Auch die Zentralbank der Eurozone wird immer wieder stark kritisiert
Ähnlich ist es in Europa. Die EZB (Europäische Zentralbank) wurde 1995 gegründet und übernahm die Zentralbank-Funktion für den Euroraum. Sie ist wirklich unabhängig, der/die Präsident/in wird vom Europäischen Rat für acht Jahre ernannt. Die Zinsentscheidungen fällt formal der Gouverneurs-Rat, dem alle Gouverneure der Euro-Länder und die sechs Mitglieder des EZB-Boards angehören. Auch hier hat der Vorsitzenden großes Gewicht. Mario Draghi (2011-2019) wurde nachgesagt, dass er die Zins- und sonstige Entscheidungen mehr oder weniger alleine getroffen hat, unter Christine Lagarde (seit 2019) geht es demokratischer zu.
An politischer Einflüsterung mangelt es auch in Europa nicht. Länder mit stabilen Haushalten sind in der Regel für eine restriktive Geldpolitik mit Zinsen, die eine hohe Inflation verhindern. Stark verschuldete Staaten wünschen sich eine expansive Haltung der Notenbank, damit sie leichter neue Schulden aufnehmen können. Die jahrelange "Nullzinspolitik" der EZB sorgte für einen immensen Anstieg der Neuverschuldung in vielen Ländern, erst durch den explosionsartigen Anstieg der Preise in Folge des Ukraine-Krieges erfolgte eine Kehrtwendung. Doch eine politische Einmischung in die EZB-Entscheidungen gilt als nicht vorstellbar und würde dem Ansehen des Euro stark schaden.
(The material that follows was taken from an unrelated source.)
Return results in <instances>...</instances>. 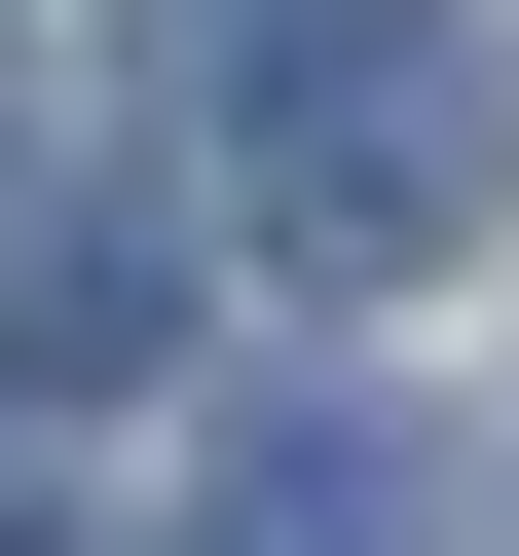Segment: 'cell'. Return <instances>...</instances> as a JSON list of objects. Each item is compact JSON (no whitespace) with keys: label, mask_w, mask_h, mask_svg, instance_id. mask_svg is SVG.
Returning <instances> with one entry per match:
<instances>
[{"label":"cell","mask_w":519,"mask_h":556,"mask_svg":"<svg viewBox=\"0 0 519 556\" xmlns=\"http://www.w3.org/2000/svg\"><path fill=\"white\" fill-rule=\"evenodd\" d=\"M0 149H38V0H0Z\"/></svg>","instance_id":"4"},{"label":"cell","mask_w":519,"mask_h":556,"mask_svg":"<svg viewBox=\"0 0 519 556\" xmlns=\"http://www.w3.org/2000/svg\"><path fill=\"white\" fill-rule=\"evenodd\" d=\"M223 556H408V408H260L223 445Z\"/></svg>","instance_id":"2"},{"label":"cell","mask_w":519,"mask_h":556,"mask_svg":"<svg viewBox=\"0 0 519 556\" xmlns=\"http://www.w3.org/2000/svg\"><path fill=\"white\" fill-rule=\"evenodd\" d=\"M149 334H186L149 223H38V260H0V371H149Z\"/></svg>","instance_id":"3"},{"label":"cell","mask_w":519,"mask_h":556,"mask_svg":"<svg viewBox=\"0 0 519 556\" xmlns=\"http://www.w3.org/2000/svg\"><path fill=\"white\" fill-rule=\"evenodd\" d=\"M223 112H260V260L298 298H408V260L519 223V75L445 0H223Z\"/></svg>","instance_id":"1"}]
</instances>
Trumps Attacken auf die Fed schaden dem Vertrauen in das US-Finanzsystem
Dass Donald Trump seit Monaten trommelt, dass die Fed endlich die Zinsen senken soll, hat einen simplen Grund: Seine hemmungslose Klientel-Politik mit Steuersenkungen für Reiche treibt die ohnehin bereits hohe Staatsverschuldung der USA in neue Höhen. Allein die Zinsen für die Staatsanleihen kosten aktuell bereits 1,2 Billionen (1200 Milliarden) Dollar im Jahr. Angesichts des von Experten befürchteten weiteren starken Anstiegs der Verschuldung könnten niedriger Zinsen helfen, die Ausgaben dafür nicht ganz so drastisch steigen zu lassen. Trumps Plan ist, das Fed-Board mit Leuten zu besetzen, die ihm politisch hörig sind und seine Wünsche erfüllen. Damit wäre es mit der Unabhängigkeit der Zentralbank wieder vorbei. Die Gefahr einer wieder stark steigenden Inflation wäre das eine.
Doch das viel größere Problem ist, dass das Vertrauen in das US-Finanzsystem nachhaltig erschüttert würde. Die Folge wären fallende Aktienkurse, steigende Aufschläge auf amerikanische Staatsanleihen und ein weiterer Kursverfall des Dollar. Davor warnen führende Volkswirte in den USA und in der Finanzwelt. Das könnte eine Negativ-Spirale auslösen, deren Auswirkungen noch gar nicht absehbar sind. Die Frage wird sein, ob das Fed-Board, das zumindest auf dem Papier aus erfahrenen Volkswirten besteht, sich derart instrumentalisieren lassen wird.
Negative Beispiele über den fatalen Einfluss der Politik auf Zinsentscheidungen gibt es genug: So hat etwa der türkische Präsident Erdogan seiner Notenbank mehrfach Zinserhöhungen verboten. Die Folge war und ist eine Rekordinflation, die im Mai 2024 ein Hoch von 73 (!) Prozent erreichte. Inzwischen ist sie immer noch auf 33%. In Russland erlaubte es Putin zu Beginn des Ukraine-Krieges, dass die Zentralbank wegen der immensen Teuerung die Leitzinsen auf 20% erhöhte. Inzwischen musste sie auf politischen Druck wieder einiges zurücknehmen. Doch unterm Strich leidet das Land jetzt dafür unter hohen Zinsen und hoher Inflation (zuletzt 8,8% offiziell, Experten haben aber Zweifel an der Qualität der offiziellen Zahlen).